Research & Papers

Microsoft's ChartDesign uses LLMs to automate data visualization

LLMs now generate publication-ready charts 31% more accurately than rule-based systems

Deep Dive

ChartDesign is a system that post-trains large language models to act as chart designers, generating design attributes from tabular data. It uses vision-language models to extract data and design from existing charts, then fine-tunes LoRA adapters on Phi3, Qwen3, and InternVL2.5. On a held-out test set, ChartDesign achieves up to 84% accuracy—far surpassing the 53% best baseline—and generalizes to unseen domains.

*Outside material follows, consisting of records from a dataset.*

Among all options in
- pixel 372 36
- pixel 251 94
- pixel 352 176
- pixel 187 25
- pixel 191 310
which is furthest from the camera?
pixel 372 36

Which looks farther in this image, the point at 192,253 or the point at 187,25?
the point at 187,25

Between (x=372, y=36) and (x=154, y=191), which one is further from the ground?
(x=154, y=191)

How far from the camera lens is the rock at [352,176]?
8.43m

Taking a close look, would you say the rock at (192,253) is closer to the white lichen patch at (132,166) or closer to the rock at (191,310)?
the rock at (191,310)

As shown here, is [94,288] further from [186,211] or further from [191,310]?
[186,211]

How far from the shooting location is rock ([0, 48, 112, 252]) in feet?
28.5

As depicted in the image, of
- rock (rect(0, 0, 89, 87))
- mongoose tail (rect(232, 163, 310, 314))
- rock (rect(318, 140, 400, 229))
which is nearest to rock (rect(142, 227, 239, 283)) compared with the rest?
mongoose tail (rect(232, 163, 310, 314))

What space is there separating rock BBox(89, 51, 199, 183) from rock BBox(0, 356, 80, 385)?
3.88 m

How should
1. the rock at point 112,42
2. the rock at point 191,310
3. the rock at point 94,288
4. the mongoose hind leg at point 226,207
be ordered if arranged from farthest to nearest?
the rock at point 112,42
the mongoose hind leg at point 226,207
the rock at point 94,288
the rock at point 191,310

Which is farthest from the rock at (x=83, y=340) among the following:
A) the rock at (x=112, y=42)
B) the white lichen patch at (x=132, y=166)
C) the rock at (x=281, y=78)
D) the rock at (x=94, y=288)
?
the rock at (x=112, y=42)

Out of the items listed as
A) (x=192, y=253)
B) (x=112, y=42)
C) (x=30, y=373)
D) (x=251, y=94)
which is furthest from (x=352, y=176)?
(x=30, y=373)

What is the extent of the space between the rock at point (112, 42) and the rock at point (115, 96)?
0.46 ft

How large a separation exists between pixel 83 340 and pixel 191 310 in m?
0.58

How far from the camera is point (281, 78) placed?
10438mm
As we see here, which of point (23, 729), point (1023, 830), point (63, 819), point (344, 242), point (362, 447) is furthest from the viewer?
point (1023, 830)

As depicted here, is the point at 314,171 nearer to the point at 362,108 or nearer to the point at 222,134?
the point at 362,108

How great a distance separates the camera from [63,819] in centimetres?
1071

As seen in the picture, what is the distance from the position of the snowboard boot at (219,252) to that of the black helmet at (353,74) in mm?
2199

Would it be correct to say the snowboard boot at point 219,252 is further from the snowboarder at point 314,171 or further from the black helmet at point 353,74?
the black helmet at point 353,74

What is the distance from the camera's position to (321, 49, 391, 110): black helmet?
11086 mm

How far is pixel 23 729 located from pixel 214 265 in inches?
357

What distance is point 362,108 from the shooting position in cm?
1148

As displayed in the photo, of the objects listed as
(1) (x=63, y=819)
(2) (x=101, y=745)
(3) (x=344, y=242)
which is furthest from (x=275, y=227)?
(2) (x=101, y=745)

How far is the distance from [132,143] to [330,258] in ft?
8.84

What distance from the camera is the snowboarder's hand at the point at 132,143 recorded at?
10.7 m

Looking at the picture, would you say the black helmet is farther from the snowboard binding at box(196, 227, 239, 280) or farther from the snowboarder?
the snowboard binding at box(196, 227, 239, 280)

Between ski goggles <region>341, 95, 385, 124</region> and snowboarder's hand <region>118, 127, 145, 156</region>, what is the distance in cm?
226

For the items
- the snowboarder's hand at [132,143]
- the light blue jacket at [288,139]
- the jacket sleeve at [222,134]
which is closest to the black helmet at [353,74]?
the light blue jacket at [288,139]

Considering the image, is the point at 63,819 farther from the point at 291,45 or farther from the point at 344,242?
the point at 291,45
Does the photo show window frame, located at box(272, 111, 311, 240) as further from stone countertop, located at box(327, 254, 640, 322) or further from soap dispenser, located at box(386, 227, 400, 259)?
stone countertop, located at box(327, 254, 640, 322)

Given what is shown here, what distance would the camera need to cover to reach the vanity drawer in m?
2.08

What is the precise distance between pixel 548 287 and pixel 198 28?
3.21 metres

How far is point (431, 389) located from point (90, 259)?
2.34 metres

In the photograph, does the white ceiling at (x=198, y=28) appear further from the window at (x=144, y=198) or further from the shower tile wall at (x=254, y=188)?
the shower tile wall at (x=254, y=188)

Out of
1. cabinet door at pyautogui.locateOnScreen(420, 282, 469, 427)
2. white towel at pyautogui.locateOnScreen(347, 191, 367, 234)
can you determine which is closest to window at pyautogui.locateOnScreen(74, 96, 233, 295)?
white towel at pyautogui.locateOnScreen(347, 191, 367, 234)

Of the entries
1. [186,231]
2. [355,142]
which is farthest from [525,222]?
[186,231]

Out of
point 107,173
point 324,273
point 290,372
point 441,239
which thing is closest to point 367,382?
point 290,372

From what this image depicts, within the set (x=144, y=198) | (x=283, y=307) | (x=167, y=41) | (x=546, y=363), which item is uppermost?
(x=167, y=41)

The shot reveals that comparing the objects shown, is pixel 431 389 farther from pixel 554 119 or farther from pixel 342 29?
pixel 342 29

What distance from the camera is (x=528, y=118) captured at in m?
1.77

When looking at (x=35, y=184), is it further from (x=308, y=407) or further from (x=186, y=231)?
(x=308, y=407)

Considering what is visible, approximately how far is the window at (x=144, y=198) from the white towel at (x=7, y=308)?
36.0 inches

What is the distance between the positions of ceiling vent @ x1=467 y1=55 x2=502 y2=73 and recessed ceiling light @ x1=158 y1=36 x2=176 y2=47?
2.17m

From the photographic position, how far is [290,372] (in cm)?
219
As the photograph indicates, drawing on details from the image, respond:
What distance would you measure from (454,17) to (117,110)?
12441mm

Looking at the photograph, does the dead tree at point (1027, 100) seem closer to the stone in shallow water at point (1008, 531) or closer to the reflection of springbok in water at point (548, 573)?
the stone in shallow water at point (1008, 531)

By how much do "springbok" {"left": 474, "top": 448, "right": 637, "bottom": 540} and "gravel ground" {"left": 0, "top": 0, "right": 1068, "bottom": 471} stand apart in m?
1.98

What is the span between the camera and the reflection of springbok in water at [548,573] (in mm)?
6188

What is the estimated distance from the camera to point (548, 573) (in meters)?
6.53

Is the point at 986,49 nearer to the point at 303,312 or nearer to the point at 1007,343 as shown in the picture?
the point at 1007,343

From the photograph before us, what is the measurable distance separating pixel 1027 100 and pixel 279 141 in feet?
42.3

Charts rendered from its specifications are visually appealing and preferred by humans, narrowing the human-AI gap in data visualization.

Key Points
  • ChartDesign uses LLMs (Phi-3, Qwen-3, InternVL2.5) fine-tuned with LoRA to generate chart specs from tabular data
  • Achieves 84% accuracy in design generation vs. 53% for best baseline, and generalizes to unseen domains
  • System uses vision-language models to extract 10+ design attributes (e.g., axis labels, bar spacing) from public chart repositories

Why It Matters

Automates a tedious, expertise-heavy step in data analysis—freeing analysts to focus on insights, not pixel-level tweaking.